■ Assigned task:
Please give back word for word the lines of the material below between the line containing "محمد المدني من" and the line containing "精密裁断机,摇臂式裁断机,60-100吨精密四柱液压自动送料裁断机(下料机)", inclusive.

■ Information supplied:
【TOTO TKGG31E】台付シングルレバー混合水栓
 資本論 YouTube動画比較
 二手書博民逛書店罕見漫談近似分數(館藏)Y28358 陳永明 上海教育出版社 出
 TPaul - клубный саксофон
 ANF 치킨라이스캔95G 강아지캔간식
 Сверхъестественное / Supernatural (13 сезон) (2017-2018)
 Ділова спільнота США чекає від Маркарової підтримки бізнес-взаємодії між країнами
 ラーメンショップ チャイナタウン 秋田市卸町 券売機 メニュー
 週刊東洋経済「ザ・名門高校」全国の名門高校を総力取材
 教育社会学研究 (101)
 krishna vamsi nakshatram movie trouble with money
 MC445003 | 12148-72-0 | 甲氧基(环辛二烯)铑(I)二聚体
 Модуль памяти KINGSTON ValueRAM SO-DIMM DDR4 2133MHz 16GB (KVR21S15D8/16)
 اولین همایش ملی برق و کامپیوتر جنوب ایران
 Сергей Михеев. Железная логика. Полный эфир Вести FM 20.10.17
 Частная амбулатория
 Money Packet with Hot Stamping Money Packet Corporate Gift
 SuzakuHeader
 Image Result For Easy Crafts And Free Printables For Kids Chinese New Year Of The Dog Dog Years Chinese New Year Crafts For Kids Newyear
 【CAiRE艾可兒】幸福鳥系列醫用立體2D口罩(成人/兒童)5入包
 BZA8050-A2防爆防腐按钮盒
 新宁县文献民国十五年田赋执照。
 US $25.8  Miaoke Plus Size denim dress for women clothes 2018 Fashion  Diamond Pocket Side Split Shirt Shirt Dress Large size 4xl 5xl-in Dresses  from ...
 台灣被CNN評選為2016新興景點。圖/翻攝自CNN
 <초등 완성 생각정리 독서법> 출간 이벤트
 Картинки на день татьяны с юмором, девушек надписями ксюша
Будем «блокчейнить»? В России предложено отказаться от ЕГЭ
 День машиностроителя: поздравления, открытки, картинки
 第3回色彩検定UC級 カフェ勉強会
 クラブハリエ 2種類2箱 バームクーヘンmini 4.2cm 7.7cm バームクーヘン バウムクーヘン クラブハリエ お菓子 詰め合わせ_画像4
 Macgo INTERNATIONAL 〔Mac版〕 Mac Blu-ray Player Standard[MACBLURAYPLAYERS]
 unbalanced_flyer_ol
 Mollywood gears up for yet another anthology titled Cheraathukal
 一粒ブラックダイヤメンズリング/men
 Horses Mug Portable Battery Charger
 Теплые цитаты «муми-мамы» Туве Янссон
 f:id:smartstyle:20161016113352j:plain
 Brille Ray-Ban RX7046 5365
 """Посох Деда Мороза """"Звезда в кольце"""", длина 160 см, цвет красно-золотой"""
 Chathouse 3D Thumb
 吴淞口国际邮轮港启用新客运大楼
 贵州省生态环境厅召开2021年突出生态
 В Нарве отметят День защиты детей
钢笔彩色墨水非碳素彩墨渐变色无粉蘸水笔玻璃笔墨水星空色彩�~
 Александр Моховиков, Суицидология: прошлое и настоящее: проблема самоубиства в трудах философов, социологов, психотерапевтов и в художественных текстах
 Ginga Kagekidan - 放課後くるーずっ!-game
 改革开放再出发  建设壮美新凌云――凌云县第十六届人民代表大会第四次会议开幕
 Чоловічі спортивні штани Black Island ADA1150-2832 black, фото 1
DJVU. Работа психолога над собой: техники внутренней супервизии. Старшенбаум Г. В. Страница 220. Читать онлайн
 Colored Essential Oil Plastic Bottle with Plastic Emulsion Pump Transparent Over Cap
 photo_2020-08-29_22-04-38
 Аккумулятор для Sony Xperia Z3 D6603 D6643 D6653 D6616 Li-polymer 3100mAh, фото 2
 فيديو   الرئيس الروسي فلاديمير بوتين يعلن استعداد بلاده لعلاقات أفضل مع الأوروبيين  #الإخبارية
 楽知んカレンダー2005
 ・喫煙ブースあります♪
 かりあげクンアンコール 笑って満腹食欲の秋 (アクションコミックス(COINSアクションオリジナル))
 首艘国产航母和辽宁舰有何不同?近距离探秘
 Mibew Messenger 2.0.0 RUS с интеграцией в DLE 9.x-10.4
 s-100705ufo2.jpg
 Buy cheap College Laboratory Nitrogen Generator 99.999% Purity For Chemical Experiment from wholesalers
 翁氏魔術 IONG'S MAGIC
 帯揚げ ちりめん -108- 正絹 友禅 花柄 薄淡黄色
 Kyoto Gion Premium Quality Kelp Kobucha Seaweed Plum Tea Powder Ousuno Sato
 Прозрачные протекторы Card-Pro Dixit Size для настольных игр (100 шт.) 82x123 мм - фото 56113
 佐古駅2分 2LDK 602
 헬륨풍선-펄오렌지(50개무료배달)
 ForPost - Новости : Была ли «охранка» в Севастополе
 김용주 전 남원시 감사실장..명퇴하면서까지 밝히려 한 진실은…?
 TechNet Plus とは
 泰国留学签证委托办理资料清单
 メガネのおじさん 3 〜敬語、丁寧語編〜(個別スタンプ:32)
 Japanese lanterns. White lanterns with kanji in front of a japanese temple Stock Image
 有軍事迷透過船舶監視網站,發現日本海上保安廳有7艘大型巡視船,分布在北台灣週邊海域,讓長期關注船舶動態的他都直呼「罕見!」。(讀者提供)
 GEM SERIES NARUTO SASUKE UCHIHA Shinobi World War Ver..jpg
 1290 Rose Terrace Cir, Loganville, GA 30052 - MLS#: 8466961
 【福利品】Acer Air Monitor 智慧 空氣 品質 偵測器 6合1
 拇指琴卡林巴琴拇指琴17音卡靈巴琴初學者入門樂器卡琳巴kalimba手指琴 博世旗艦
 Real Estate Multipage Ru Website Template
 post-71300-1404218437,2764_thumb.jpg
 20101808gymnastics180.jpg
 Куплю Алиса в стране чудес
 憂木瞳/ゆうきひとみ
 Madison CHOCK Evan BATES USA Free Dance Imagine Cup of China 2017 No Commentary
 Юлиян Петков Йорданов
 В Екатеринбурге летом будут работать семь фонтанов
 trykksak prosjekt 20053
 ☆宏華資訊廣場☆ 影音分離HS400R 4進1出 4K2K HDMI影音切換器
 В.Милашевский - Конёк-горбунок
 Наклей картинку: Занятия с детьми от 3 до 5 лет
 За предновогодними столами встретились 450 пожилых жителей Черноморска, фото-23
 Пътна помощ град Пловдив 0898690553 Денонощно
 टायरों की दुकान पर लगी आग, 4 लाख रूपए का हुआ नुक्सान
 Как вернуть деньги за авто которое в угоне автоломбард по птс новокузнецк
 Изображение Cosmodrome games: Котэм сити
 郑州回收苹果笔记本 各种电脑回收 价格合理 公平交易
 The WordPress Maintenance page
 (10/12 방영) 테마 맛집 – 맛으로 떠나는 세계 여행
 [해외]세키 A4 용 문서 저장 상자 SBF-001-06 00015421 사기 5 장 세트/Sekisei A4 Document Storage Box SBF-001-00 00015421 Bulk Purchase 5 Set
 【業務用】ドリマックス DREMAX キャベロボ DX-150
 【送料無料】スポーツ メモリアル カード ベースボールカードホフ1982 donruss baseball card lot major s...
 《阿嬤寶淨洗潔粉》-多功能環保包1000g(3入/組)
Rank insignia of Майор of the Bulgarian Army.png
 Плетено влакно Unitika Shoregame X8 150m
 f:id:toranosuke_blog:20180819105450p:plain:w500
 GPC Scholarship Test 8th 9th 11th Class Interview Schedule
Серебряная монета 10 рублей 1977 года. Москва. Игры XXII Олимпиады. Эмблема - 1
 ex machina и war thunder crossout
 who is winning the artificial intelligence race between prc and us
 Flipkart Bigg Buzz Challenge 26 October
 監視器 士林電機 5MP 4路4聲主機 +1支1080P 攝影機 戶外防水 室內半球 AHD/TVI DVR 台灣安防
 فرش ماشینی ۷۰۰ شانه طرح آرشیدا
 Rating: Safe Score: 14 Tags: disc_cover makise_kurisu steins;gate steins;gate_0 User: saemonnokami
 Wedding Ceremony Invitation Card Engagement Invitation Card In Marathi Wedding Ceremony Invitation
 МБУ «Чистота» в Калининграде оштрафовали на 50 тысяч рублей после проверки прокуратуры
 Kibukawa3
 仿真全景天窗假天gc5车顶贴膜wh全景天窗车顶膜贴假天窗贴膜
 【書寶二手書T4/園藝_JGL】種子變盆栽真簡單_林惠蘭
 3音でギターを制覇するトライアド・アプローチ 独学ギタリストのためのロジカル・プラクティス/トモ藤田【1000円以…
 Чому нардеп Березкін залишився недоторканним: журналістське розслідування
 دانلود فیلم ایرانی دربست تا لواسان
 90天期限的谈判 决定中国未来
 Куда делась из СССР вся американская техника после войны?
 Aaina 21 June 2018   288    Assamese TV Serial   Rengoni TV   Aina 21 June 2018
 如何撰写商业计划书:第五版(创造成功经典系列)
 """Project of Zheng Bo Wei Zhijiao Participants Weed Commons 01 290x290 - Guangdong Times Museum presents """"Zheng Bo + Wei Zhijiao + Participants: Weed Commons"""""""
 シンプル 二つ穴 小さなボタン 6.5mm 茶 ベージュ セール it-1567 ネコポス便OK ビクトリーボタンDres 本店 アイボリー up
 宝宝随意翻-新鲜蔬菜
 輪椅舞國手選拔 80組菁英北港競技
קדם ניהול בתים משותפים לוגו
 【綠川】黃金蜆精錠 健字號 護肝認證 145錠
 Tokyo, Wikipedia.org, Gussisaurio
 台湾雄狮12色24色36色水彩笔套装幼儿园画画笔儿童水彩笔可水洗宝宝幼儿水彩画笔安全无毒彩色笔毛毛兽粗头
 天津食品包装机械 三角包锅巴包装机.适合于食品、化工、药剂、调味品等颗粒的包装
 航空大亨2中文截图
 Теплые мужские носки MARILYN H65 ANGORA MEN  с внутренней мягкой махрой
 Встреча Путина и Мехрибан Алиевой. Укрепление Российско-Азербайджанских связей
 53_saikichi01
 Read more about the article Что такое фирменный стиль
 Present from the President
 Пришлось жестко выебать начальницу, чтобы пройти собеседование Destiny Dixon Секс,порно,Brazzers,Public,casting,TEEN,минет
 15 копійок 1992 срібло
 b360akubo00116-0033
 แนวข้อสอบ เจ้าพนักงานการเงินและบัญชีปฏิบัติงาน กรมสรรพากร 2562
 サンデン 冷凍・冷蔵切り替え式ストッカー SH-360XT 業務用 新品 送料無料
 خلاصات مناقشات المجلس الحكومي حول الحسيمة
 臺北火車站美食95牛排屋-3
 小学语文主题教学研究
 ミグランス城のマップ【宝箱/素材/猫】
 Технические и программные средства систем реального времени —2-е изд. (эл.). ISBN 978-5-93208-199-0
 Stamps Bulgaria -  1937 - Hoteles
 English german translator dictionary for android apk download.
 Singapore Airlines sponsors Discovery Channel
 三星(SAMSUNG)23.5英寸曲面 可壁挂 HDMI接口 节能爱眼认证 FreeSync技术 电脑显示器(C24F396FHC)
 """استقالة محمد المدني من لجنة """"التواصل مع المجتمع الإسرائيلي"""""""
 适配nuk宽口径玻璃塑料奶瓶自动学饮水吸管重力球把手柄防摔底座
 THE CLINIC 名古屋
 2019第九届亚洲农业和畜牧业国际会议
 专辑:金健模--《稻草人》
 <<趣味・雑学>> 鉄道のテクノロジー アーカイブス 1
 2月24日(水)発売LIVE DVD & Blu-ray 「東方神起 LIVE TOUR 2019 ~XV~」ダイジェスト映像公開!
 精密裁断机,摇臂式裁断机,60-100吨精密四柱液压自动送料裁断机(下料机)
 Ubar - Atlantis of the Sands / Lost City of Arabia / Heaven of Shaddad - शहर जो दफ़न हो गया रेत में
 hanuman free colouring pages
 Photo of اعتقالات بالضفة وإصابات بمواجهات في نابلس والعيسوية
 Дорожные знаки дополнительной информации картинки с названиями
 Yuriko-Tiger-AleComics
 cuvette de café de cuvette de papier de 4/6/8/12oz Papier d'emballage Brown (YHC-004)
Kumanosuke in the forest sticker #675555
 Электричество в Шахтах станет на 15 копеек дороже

■ Answer section:
 """استقالة محمد المدني من لجنة """"التواصل مع المجتمع الإسرائيلي"""""""
 适配nuk宽口径玻璃塑料奶瓶自动学饮水吸管重力球把手柄防摔底座
 THE CLINIC 名古屋
 2019第九届亚洲农业和畜牧业国际会议
 专辑:金健模--《稻草人》
 <<趣味・雑学>> 鉄道のテクノロジー アーカイブス 1
 2月24日(水)発売LIVE DVD & Blu-ray 「東方神起 LIVE TOUR 2019 ~XV~」ダイジェスト映像公開!
 精密裁断机,摇臂式裁断机,60-100吨精密四柱液压自动送料裁断机(下料机)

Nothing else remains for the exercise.